Books

Harpenden

 

 

HARPENDEN

Cottage Life in a Hertfordshire Village

by Edwin Grey

First published 1934

Reprinted 1977

Harpenden and District Local History Society

 

Edwin Grey's book "Cottage Life in a Hertfordshire Village: How the Agricultural Labourers lived and fared in the late 1860s and 70s" was first published in 1934 and was republished by the Harpenden and District Local History Society in 1977. It is a very readable and detailed account of agricultural life in Harpenden in the 1860s and 1870s, and can be considered pretty typical of the rural parts of Hertfordshire.

CHAPTER ONE: The Cottagers - The Labourer's Attire - Village Clothing Clubs - Local Dialect or Brogue - The Village Crier - The Ballard Singer - The Cottage Homes - Sleeping Accommodation - Water Supply - Drainage - Firing - Lighting.

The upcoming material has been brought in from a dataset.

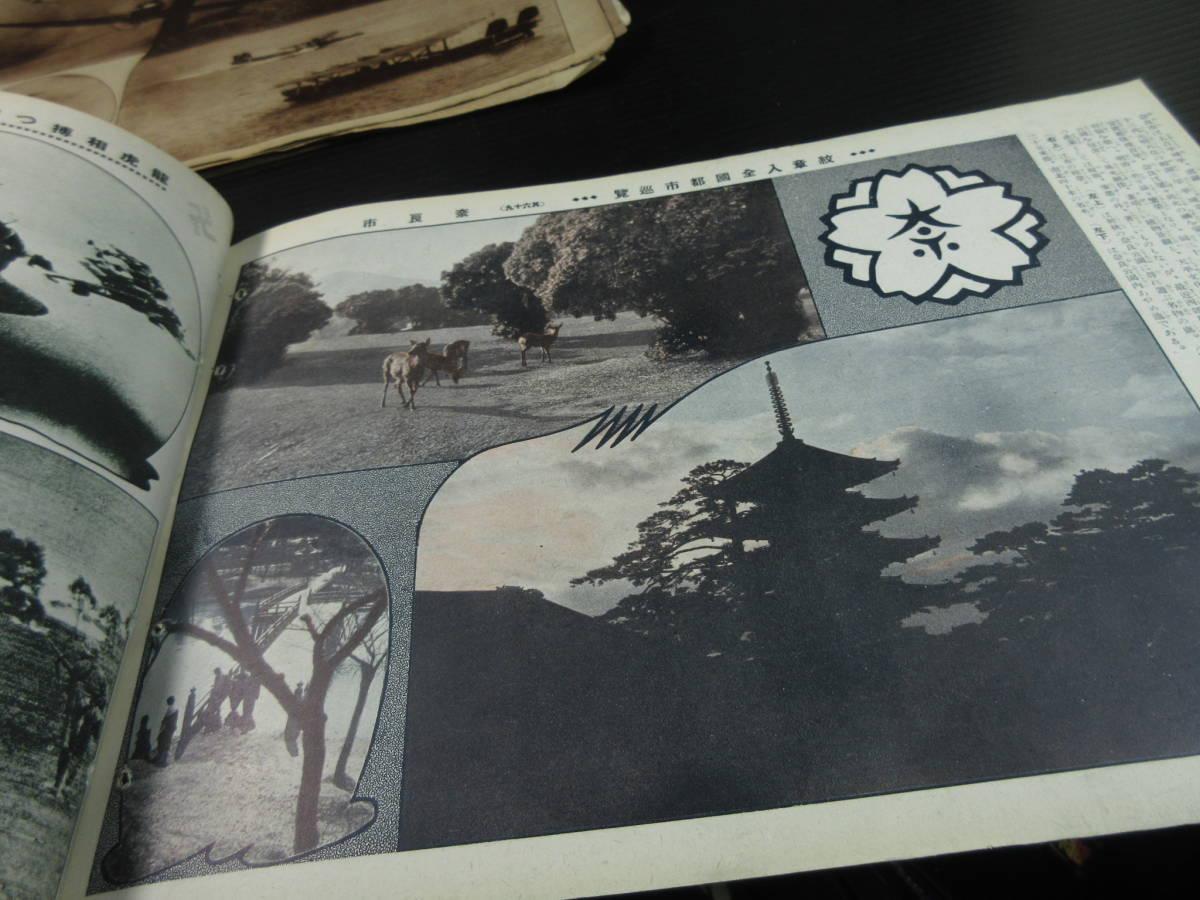相当古い -昭和16 17 1941 戦時中  歴史写真 3札 /太平洋戦争 旧日本軍 帝国陸軍 ミリタリー_画像9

CHAPTER TWO: Farm Work and Wages - Straw Plaiting - Acorn Harvest - Village Sick Clubs

CHAPTER THREE: Food - Varieties and Modes of Cooking - Cottage Pig-Keeping - Gleaning the Wheat Fields

CHAPTER FOUR: The Village Bobby - Queer Characters - Temperance Societies - Maying - Rustic Games - Sunday Schools _ Village Promenade - Courtship - Valentines - Bible and Key Rite - Weddings - Rough Music - Illness - Maternity and Voluntary Nurses - The Passing - Funerals - Religion (Bible Reading) - Herbal Medicines - Superstitions - Charms - Ghosts - Christmas Cheer

CHAPTER FIVE: Farr's Fair - Good Friday - Seeing the Birds - The May Races - The Cricket Club - Sunday School Treats - Summer Months - The Gypsies - The Statty - St Albans Fair - Winter Months - Mem'bering (Nov 5th) - My own particular friends

CHAPTER SIX: The Changed and Changing '70's

The follow excerpt describes some cottagers who lived in Harpenden:

Many of the men bore nicknames - "Clipper Weston", "Slappy Twidell", "Wacky Russell", Slenderman Heath", are some that I remember, names probably given to them in fun when boys, and they had stuck; these nicknamed men were seldom spoken of or alluded to by their proper Christian names, but others were, though in a shortened form, but none by the prefix "Mr." The single women were always addressed by their Christian names, even unto the end of their days, and this was no manner of disrespect - it was the custom; I remember many of these elderly spinsters: Polly Elmer, Polly Munt, Betsy Belcher, Sally Bonstead, etc. Polly Munt was an old lady who made and sold Vinegar Rock, a farthing [0.1p] a stick; Polly Elmer retailed bread, also doing a little mangling for a living; Betsy Belcher was an expert straw-plaiter; Sally Bonstead worked in the fields.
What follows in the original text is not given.